As you will see, the title of this post is half joking and half serious. I’ll try to explain both halves, starting with the joking part.

My brand new model of the macroeconomy is called the NS/RO model, which stands for nominal spending/real output.  The model shows how equilibrium output and the price level are determined.  The key insight is that (positive) changes in nominal spending have a short run positive effect on real output, but no long run effect.
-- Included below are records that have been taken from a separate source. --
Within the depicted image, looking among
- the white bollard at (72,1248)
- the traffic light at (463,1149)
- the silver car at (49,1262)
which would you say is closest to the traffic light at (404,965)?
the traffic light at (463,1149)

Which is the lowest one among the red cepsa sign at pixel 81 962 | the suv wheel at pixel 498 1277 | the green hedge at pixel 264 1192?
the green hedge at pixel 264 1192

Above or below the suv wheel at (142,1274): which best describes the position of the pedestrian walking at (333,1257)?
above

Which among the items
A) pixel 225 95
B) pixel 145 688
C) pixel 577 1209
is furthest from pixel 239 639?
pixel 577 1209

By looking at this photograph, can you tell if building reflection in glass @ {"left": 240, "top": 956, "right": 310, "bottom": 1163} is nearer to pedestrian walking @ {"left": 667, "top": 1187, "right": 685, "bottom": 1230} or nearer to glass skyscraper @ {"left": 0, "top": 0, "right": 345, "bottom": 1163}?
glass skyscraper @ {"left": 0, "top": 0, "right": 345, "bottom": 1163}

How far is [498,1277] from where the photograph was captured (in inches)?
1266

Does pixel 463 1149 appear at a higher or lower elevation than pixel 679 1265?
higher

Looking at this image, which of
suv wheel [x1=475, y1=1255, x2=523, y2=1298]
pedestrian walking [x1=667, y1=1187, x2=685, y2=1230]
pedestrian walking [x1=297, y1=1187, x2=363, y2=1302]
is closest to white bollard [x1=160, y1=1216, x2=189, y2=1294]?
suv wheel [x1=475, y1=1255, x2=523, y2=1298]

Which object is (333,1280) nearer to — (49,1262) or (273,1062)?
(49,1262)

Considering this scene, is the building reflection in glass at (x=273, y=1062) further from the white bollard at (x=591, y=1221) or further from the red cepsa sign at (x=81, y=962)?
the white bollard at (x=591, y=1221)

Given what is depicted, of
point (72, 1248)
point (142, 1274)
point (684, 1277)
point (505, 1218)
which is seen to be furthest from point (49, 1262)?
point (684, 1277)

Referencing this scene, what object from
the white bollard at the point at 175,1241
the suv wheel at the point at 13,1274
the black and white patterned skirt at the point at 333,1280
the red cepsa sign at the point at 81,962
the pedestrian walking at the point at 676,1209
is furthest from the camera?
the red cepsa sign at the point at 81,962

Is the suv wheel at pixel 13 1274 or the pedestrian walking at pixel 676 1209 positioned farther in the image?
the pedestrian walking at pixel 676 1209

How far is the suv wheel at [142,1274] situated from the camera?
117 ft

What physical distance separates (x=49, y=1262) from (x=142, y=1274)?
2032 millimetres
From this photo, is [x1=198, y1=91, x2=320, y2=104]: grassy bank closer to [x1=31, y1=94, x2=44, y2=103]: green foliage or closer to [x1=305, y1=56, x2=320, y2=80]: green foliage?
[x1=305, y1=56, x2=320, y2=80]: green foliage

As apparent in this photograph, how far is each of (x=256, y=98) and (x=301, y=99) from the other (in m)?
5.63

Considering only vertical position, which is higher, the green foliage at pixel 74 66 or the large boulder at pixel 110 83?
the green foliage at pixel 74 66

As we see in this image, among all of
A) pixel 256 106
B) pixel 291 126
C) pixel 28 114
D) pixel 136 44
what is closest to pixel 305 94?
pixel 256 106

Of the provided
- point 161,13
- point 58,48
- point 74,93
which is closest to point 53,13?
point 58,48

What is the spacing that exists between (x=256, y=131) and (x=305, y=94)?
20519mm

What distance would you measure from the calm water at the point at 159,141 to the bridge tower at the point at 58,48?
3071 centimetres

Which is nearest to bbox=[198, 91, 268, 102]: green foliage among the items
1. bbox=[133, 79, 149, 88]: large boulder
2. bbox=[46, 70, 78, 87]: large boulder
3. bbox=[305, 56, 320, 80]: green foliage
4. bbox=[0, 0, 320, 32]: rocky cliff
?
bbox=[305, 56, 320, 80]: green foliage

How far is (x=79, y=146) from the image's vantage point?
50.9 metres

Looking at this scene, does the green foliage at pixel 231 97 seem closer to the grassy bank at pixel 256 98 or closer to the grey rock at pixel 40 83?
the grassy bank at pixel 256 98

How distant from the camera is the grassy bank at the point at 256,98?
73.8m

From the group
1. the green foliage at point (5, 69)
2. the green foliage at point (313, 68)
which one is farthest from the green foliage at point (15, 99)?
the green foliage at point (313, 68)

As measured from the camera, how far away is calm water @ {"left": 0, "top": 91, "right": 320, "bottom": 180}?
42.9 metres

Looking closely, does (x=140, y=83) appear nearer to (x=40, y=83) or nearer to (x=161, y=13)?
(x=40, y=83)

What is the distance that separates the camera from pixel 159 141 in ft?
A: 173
The following graph illustrates the basic idea:

NS is the nominal spending curve.  It is a rectangular hyperbola, where each point along a given line represents a given amount of nominal spending, aka NGDP.  SRRO is the short run real output function.  LRRO is the long run real output function, reflecting the natural rate of output (Yn.)

Those of you who are familiar with macro probably now see the joke.  This isn’t actually a brand new macro model; it’s one version of the old AS/AD model that has been dressed up with new terminology.  I say “one version”, because in the most popular version of AS/AD, the one used in most textbooks, the AD curve (NS in this case) is not a rectangular hyperbola.  The graph presented here is the less frequently used (monetarist) version of AS/AD.  Still, it is an AS/AD model.
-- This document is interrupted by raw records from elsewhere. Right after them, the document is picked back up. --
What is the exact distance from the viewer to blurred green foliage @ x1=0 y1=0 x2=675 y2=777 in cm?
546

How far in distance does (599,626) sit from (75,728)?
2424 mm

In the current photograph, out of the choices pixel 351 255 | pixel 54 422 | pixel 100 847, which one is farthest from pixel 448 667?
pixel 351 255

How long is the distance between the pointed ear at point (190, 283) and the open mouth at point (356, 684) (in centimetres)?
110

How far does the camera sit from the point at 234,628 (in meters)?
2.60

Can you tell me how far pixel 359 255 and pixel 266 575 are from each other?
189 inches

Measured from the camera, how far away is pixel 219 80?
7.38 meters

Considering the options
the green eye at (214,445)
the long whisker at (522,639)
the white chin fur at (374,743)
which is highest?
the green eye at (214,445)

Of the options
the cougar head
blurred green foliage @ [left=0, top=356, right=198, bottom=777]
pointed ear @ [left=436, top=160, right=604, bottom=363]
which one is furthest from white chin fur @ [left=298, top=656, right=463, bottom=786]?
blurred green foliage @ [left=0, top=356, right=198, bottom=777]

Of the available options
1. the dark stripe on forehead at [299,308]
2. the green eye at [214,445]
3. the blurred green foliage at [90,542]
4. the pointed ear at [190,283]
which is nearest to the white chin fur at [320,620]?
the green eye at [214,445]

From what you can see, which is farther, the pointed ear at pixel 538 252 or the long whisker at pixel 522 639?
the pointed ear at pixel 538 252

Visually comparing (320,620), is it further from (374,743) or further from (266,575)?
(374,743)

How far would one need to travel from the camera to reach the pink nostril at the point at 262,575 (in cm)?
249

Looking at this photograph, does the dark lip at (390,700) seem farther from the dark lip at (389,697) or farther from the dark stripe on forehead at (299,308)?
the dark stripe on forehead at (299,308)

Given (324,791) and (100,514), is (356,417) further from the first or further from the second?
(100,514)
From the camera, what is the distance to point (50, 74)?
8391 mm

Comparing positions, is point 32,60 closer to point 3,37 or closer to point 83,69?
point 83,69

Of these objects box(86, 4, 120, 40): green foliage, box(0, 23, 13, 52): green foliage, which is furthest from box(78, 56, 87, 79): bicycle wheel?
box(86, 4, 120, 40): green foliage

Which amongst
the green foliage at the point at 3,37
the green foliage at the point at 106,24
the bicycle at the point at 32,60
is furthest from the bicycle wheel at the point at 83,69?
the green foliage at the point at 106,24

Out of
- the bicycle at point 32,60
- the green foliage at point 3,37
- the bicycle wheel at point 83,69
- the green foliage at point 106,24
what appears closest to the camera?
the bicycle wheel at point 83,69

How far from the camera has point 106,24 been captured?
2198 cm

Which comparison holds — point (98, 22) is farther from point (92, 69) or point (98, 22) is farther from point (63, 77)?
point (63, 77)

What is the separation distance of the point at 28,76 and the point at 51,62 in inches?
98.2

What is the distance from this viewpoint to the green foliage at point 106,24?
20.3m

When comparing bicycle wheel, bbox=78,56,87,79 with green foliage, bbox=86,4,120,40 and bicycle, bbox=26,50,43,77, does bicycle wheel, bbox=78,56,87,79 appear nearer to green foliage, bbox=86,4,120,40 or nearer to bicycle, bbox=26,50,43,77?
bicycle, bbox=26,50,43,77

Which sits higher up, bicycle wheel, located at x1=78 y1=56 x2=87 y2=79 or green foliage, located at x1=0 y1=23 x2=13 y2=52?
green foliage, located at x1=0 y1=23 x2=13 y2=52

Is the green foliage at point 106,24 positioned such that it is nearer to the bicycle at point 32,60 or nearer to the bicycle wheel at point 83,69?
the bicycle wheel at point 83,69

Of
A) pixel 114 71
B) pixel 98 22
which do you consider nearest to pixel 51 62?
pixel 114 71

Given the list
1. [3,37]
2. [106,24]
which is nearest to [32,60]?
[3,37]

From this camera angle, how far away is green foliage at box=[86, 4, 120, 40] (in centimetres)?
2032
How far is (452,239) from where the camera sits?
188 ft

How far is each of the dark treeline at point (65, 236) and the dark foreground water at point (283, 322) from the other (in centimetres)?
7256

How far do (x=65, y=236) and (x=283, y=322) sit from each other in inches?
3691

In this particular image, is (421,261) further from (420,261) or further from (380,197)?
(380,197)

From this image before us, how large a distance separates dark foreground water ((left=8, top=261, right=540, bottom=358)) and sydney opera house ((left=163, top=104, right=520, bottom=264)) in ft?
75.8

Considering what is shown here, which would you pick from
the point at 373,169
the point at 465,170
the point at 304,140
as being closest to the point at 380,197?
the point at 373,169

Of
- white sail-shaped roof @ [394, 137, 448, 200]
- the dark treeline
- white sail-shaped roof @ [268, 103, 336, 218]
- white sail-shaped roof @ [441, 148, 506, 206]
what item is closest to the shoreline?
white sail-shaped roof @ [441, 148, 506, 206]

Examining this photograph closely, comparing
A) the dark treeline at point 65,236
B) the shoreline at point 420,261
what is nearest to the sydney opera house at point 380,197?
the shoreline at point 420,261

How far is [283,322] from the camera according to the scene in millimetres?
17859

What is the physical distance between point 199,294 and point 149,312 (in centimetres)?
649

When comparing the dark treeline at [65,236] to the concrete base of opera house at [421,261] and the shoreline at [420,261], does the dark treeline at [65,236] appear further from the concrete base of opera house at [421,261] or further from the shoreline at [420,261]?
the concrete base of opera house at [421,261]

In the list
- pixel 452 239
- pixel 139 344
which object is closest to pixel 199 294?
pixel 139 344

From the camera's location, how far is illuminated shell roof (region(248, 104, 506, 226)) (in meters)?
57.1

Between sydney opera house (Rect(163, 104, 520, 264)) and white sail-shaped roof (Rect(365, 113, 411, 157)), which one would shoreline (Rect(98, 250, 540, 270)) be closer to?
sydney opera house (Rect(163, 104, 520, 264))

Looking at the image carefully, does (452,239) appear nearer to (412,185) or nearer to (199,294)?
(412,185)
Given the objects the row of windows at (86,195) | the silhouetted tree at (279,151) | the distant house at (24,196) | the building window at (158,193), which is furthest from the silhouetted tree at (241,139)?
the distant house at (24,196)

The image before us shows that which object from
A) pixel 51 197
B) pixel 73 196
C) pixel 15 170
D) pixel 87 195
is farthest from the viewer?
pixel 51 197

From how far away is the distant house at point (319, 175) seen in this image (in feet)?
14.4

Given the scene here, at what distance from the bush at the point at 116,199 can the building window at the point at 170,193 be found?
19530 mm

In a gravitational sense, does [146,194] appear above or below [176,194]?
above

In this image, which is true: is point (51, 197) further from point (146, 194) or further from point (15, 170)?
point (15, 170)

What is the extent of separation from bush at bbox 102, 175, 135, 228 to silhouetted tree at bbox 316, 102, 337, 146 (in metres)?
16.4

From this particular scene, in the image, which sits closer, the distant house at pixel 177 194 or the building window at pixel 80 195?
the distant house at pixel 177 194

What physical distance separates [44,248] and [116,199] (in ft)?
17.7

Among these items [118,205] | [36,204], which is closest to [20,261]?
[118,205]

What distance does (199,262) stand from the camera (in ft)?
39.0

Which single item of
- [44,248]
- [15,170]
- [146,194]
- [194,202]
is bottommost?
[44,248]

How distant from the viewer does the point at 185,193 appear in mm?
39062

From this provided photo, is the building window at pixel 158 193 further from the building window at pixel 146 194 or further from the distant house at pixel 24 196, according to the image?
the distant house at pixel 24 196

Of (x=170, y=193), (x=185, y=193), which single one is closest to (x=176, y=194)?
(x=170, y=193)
Now for the half serious part of the title of the post.  I’d argue that this should be viewed as a brand new model.  Deirdre McCloskey has shown that there’s more to economics that mathematical equations and graphs.  Much of what we do is persuasion, and that requires effective methods of communicating our ideas.  Historical examples, stories, metaphors, and many other forms of rhetoric all play a role in making an argument persuasive.  Even the terminology that we use matters.  Consider these two equations:

MV = PY

M = kPY

To an unimaginative, mathematically oriented economist the equations might seem identical, as V = 1/k.  But these two equations trigger different ideas in the reader’s mind.  The first equation makes one think of money as a medium of exchange.  How much money is there in the economy (M) and how fast is it spent (V)?  The second equation makes one think of money as a store of value.  How much money is there in the economy and how much money do people choose to hold as a share of their gross income (k)?
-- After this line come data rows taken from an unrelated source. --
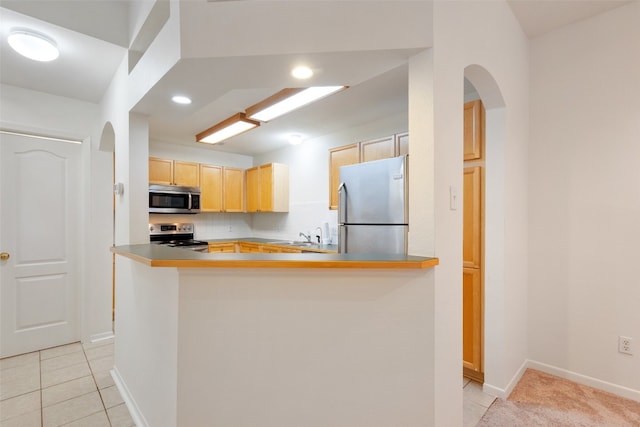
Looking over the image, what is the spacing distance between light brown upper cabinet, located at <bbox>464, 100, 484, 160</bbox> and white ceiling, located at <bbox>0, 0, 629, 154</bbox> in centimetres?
62

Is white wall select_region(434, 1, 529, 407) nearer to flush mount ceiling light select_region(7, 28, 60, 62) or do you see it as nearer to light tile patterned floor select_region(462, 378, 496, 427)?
light tile patterned floor select_region(462, 378, 496, 427)

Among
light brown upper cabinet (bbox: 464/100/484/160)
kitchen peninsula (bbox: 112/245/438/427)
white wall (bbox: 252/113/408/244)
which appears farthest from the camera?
white wall (bbox: 252/113/408/244)

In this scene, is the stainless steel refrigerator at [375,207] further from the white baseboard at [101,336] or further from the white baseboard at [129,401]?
the white baseboard at [101,336]

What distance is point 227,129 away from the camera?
3.57 meters

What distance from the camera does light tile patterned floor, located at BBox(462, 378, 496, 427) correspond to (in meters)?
1.92

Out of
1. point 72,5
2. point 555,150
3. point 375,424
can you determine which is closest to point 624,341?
point 555,150

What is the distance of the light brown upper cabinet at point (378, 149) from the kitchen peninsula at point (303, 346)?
6.17 feet

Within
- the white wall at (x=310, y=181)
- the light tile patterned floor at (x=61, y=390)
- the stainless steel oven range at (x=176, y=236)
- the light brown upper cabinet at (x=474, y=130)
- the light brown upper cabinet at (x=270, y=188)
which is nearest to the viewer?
the light tile patterned floor at (x=61, y=390)

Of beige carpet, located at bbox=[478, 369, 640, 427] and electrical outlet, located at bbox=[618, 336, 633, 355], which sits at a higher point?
electrical outlet, located at bbox=[618, 336, 633, 355]

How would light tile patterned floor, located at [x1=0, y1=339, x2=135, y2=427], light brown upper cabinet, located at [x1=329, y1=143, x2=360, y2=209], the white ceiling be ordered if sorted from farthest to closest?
light brown upper cabinet, located at [x1=329, y1=143, x2=360, y2=209] → light tile patterned floor, located at [x1=0, y1=339, x2=135, y2=427] → the white ceiling

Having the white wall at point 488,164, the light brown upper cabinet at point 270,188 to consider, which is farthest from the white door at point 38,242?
the white wall at point 488,164

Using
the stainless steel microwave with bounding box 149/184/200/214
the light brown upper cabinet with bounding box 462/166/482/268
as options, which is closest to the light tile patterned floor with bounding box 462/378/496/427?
the light brown upper cabinet with bounding box 462/166/482/268

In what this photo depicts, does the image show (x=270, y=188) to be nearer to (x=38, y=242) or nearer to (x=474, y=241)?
(x=38, y=242)

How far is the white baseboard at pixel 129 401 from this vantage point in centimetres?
185
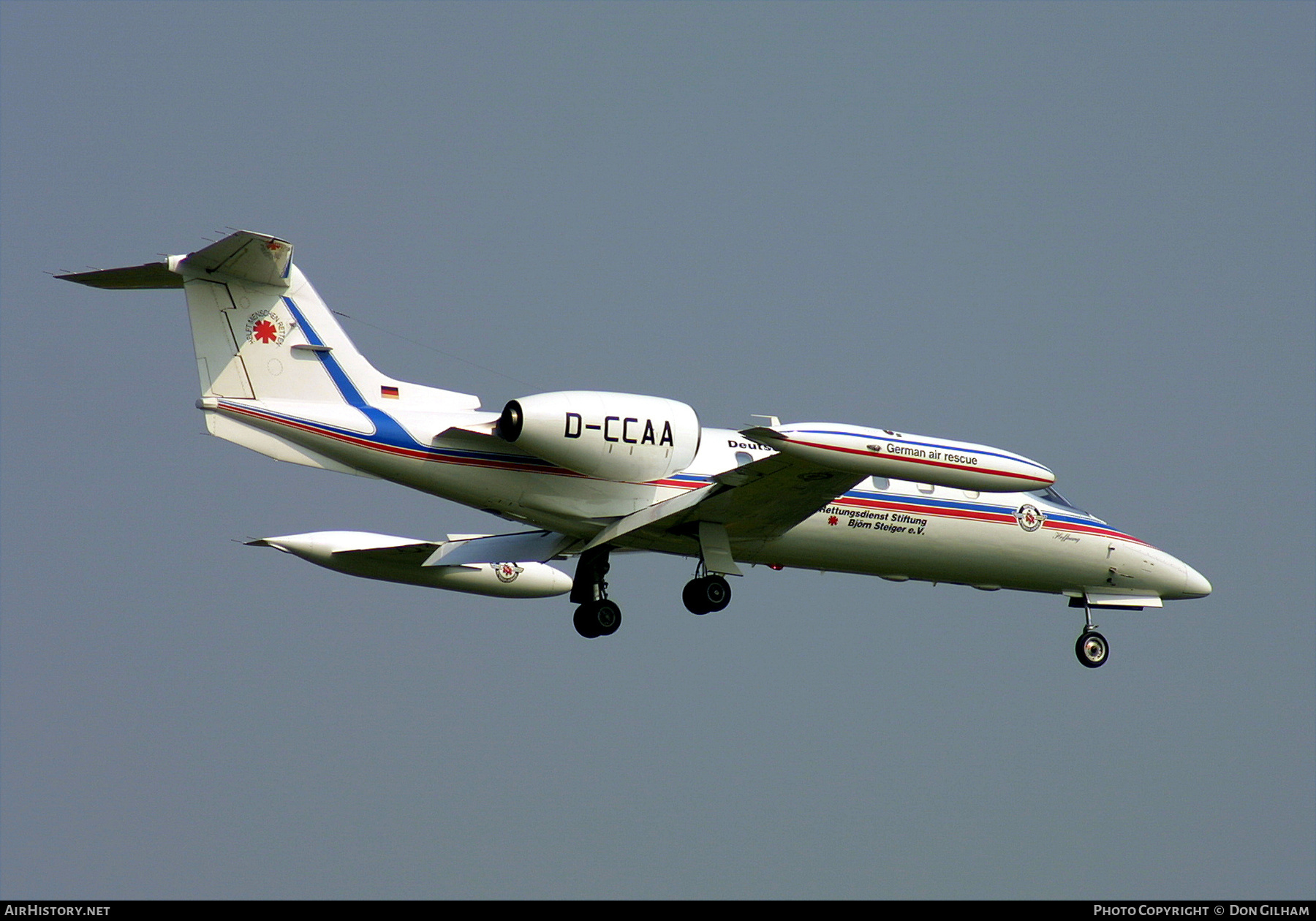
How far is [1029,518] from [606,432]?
8.13 m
My “brand new model” of the macroeconomy is intended to dissuade people from thinking of this as a supply and demand model.  When I used to teach macro, students had all kinds of trouble understanding AS/AD, partly because they assumed it was basically a supply and demand model.  Thus if I asked them to show the effect of population growth, they might shift the AD curve to the right.  In fact, population growth shifts the AS curve to the right, causing deflation (as we saw during 1870-95).

Why were students confused?  Probably because in microeconomics an increase in population really does shift demand to the right.  More consumers out shopping, etc., etc.  But aggregate demand isn’t really about demand at all; it’s about money.  More specifically, it’s about the medium of account.  In the late 1800s, gold was the medium of account, the thing in terms of which prices were measured.  Population growth didn’t cause more gold to circulate.

[Yes, population growth might lead to new discoveries of gold, but I view that as a second order effect—the main impact is on supply.  And yes, short run effects are more complex, perhaps influencing velocity.  But for any given money supply, a doubling of the population will cause prices to fall by roughly 50% in the long run.]

By removing the terms ‘demand’ and ‘supply’ from the AS/AD model, I hope to shake students out of their complacency, to show them how truly strange this model actually is.  It’s not a supply and demand model at all; it’s a model of how nominal shocks interact with sticky wages and prices to produce short run (but not long run) effects on real output.

PS.  In an actual supply and demand model the long run supply curve is usually almost horizontal.  In AS/AD it is vertical.  Sorry, but AS/AD is not a supply and demand model.